Rowan stared at his outstretched hand, then grasped it with her own. She allowed him to tug her to her feet and lead her back into the sitting room. Still holding her hand, he felt her stop in the doorway and turned.
“There’s no one here but you and me.” He urged her back into movement and directed her to the couch. “Sit down. Do you have anything to drink? Whiskey? Vodka?”
“I don’t really drink,” she replied. “But there might be a bottle of wine in the kitchen somewhere.”
He disappeared into the other room and Rowan could hear him opening and closing doors. Eventually, he reappeared with a dusty bottle of wine and two glasses. He placed the glasses onto the coffee table and filled them before handing one to Rowan.

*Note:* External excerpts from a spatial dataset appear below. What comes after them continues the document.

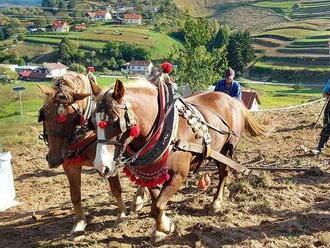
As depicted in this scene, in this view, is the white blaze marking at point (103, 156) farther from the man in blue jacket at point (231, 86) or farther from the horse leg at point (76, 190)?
the man in blue jacket at point (231, 86)

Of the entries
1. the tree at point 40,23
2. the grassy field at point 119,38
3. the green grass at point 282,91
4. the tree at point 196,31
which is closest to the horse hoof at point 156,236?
the tree at point 196,31

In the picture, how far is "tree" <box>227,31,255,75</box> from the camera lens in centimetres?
5859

“Miss Walker,” Fallon eased down onto the couch beside her. “Rowan … I can call you Rowan, can’t I?” He waited for her to nod. “You’ve had quite a shock. It’s not every day you wake up to find an intruder in your home. Drink the wine, it’ll settle your nerves.”
“You believe me, then?”
“Yes. Your door had been forced and there’s a footprint by your bedroom door. Since I can only assume you don’t wear size eleven military style boots, I’m going to go out on a limb and say it was left by your unwanted guest.” He couldn’t tell her that he could also smell the intruders.
Rowan sagged back against the couch. “The police said I was imagining it.”

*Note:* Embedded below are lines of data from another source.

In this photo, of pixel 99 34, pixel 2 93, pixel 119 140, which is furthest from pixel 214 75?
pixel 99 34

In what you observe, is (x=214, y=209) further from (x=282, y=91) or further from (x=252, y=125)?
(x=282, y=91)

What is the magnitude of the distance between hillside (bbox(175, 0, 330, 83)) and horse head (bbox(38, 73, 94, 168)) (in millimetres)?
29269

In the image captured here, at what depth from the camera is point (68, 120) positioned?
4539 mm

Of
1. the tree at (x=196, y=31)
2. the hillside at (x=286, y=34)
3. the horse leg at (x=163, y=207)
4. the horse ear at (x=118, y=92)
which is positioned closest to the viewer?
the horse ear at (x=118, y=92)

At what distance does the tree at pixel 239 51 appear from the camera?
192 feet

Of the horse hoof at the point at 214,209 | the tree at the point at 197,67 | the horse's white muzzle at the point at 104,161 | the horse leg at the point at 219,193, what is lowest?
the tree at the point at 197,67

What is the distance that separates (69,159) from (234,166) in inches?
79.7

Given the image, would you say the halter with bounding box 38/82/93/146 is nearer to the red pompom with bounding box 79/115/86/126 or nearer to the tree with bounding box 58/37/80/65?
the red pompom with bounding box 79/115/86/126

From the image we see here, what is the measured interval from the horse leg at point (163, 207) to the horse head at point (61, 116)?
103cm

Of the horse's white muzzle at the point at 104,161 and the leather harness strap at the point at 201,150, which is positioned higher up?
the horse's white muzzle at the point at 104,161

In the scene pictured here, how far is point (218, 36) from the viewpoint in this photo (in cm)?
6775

Fallon lifted his own glass to take a swallow of wine and had to hold back a shudder at the taste. “No, you didn’t imagine it.”
She shifted beside him, curling her legs up beneath her. “How much do I owe you for coming?”

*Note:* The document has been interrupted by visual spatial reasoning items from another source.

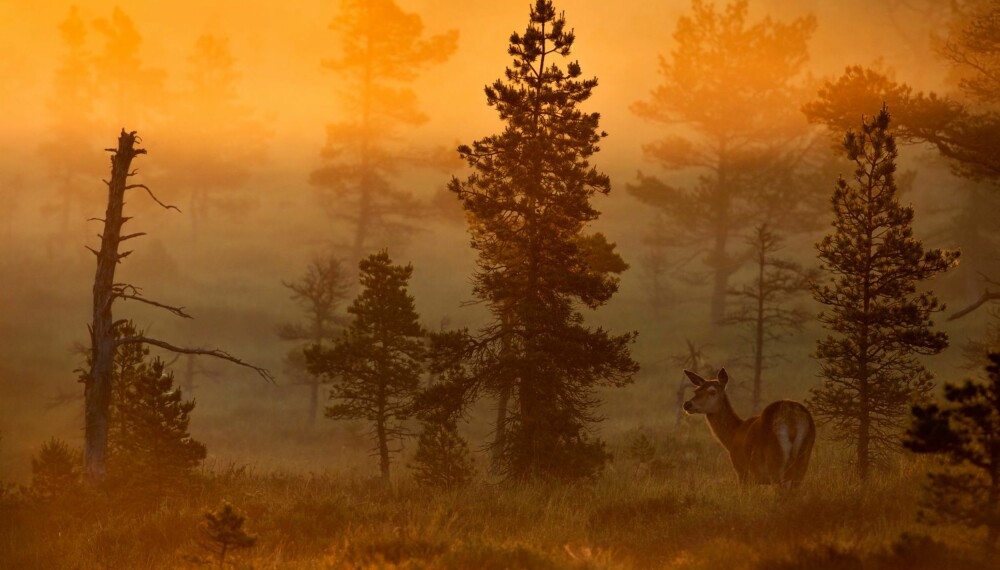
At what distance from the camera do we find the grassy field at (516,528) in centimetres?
945

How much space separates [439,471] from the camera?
17.8m

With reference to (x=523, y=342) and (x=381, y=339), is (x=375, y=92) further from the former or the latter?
(x=523, y=342)

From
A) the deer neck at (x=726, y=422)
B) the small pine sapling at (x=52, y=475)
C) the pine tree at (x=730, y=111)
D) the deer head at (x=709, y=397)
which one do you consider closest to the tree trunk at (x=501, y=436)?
the deer head at (x=709, y=397)

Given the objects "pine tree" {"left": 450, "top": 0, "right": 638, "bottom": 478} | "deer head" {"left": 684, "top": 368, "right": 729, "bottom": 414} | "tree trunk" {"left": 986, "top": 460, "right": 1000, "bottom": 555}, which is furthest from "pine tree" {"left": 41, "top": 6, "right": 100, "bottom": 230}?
"tree trunk" {"left": 986, "top": 460, "right": 1000, "bottom": 555}

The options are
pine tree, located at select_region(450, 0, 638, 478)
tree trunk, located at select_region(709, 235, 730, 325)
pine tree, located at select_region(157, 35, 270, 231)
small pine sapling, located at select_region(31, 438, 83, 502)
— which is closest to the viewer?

“Why don’t we get into that later?” His eyes fell onto the wine sloshing around in the glass clutched in her hand, and he reached out to gently peel her fingers away from the stem and place it back on the table. “Right now, we need to make sure you’re safe,” he told her. “Do you have any other family, or friends maybe, who could put you up for a few days?”
Rowan looked back and forth from Fallon’s face to her wine glass, her bottom lip caught between her teeth. Fallon watched her process what he was saying, and found himself alternating between worry for how vulnerable she appeared and admiration for how quickly she seemed to rally her defences.
“You think they might come back, don’t you?”
Fallon didn’t see the point in lying. “It’s a definite possibility.”
“I have a friend who works with me at the coffee shop – Lainie. We have classes together at …” she faltered, scanning the immediate area around her. “My cell phone. I think I left it on the bed. I can call her. I think it would be okay, at least for a day or so.”
“Good. You do that. Pack up whatever you need.” His eyes drifted over the flannel pyjamas she wore, frowning slightly at the dancing mice that covered them. “Get dressed. I’ll wait here until you’re ready and drive you over to your friend’s place,” he told her.